··· Data excerpts ···

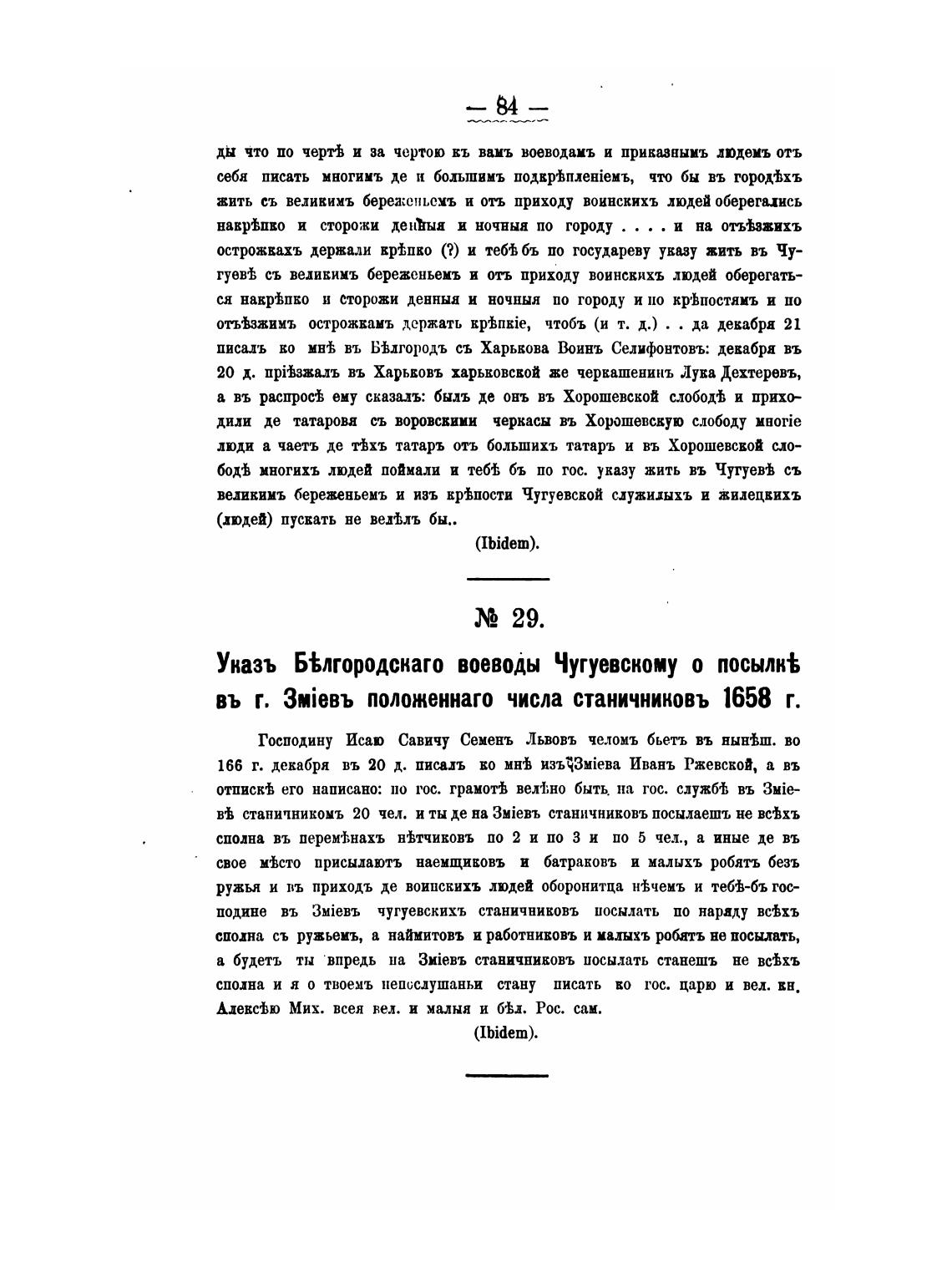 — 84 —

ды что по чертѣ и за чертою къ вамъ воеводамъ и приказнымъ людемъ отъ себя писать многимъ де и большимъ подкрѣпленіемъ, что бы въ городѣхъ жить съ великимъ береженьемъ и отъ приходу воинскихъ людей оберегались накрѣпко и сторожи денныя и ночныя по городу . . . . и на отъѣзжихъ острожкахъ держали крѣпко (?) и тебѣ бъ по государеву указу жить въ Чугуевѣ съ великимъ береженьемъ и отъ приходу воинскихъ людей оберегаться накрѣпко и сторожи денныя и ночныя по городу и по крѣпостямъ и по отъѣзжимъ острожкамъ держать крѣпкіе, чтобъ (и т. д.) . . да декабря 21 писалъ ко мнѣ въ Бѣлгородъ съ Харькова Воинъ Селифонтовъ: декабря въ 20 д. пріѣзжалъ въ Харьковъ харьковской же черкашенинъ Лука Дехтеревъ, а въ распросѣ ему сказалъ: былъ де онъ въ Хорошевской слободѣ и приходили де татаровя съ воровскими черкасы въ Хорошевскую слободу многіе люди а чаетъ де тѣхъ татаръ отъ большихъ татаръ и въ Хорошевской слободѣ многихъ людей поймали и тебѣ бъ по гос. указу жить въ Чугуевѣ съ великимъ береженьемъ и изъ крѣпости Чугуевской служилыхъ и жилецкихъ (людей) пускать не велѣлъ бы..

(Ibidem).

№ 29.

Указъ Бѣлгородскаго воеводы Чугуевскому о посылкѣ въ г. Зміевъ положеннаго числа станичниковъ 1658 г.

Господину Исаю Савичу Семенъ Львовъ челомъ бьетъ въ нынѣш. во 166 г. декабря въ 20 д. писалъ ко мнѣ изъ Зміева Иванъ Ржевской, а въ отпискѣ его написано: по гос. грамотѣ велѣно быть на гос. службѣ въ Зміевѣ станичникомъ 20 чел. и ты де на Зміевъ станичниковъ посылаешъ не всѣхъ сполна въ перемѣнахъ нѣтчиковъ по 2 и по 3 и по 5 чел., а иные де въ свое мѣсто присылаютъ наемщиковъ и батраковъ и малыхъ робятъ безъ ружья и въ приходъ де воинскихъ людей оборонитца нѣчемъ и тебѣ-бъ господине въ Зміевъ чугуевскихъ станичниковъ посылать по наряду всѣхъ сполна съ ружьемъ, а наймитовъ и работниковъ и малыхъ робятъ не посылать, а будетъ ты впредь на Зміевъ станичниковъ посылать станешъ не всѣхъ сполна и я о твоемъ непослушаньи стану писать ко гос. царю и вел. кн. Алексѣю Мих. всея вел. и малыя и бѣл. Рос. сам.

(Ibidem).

···

#### Assignment:
Omit the pictures; restate every entry word for word.

#### Task response:
 — 84 —

ды что по чертѣ и за чертою къ вамъ воеводамъ и приказнымъ людемъ отъ себя писать многимъ де и большимъ подкрѣпленіемъ, что бы въ городѣхъ жить съ великимъ береженьемъ и отъ приходу воинскихъ людей оберегались накрѣпко и сторожи денныя и ночныя по городу . . . . и на отъѣзжихъ острожкахъ держали крѣпко (?) и тебѣ бъ по государеву указу жить въ Чугуевѣ съ великимъ береженьемъ и отъ приходу воинскихъ людей оберегаться накрѣпко и сторожи денныя и ночныя по городу и по крѣпостямъ и по отъѣзжимъ острожкамъ держать крѣпкіе, чтобъ (и т. д.) . . да декабря 21 писалъ ко мнѣ въ Бѣлгородъ съ Харькова Воинъ Селифонтовъ: декабря въ 20 д. пріѣзжалъ въ Харьковъ харьковской же черкашенинъ Лука Дехтеревъ, а въ распросѣ ему сказалъ: былъ де онъ въ Хорошевской слободѣ и приходили де татаровя съ воровскими черкасы въ Хорошевскую слободу многіе люди а чаетъ де тѣхъ татаръ отъ большихъ татаръ и въ Хорошевской слободѣ многихъ людей поймали и тебѣ бъ по гос. указу жить въ Чугуевѣ съ великимъ береженьемъ и изъ крѣпости Чугуевской служилыхъ и жилецкихъ (людей) пускать не велѣлъ бы..

(Ibidem).

№ 29.

Указъ Бѣлгородскаго воеводы Чугуевскому о посылкѣ въ г. Зміевъ положеннаго числа станичниковъ 1658 г.

Господину Исаю Савичу Семенъ Львовъ челомъ бьетъ въ нынѣш. во 166 г. декабря въ 20 д. писалъ ко мнѣ изъ Зміева Иванъ Ржевской, а въ отпискѣ его написано: по гос. грамотѣ велѣно быть на гос. службѣ въ Зміевѣ станичникомъ 20 чел. и ты де на Зміевъ станичниковъ посылаешъ не всѣхъ сполна въ перемѣнахъ нѣтчиковъ по 2 и по 3 и по 5 чел., а иные де въ свое мѣсто присылаютъ наемщиковъ и батраковъ и малыхъ робятъ безъ ружья и въ приходъ де воинскихъ людей оборонитца нѣчемъ и тебѣ-бъ господине въ Зміевъ чугуевскихъ станичниковъ посылать по наряду всѣхъ сполна съ ружьемъ, а наймитовъ и работниковъ и малыхъ робятъ не посылать, а будетъ ты впредь на Зміевъ станичниковъ посылать станешъ не всѣхъ сполна и я о твоемъ непослушаньи стану писать ко гос. царю и вел. кн. Алексѣю Мих. всея вел. и малыя и бѣл. Рос. сам.

(Ibidem).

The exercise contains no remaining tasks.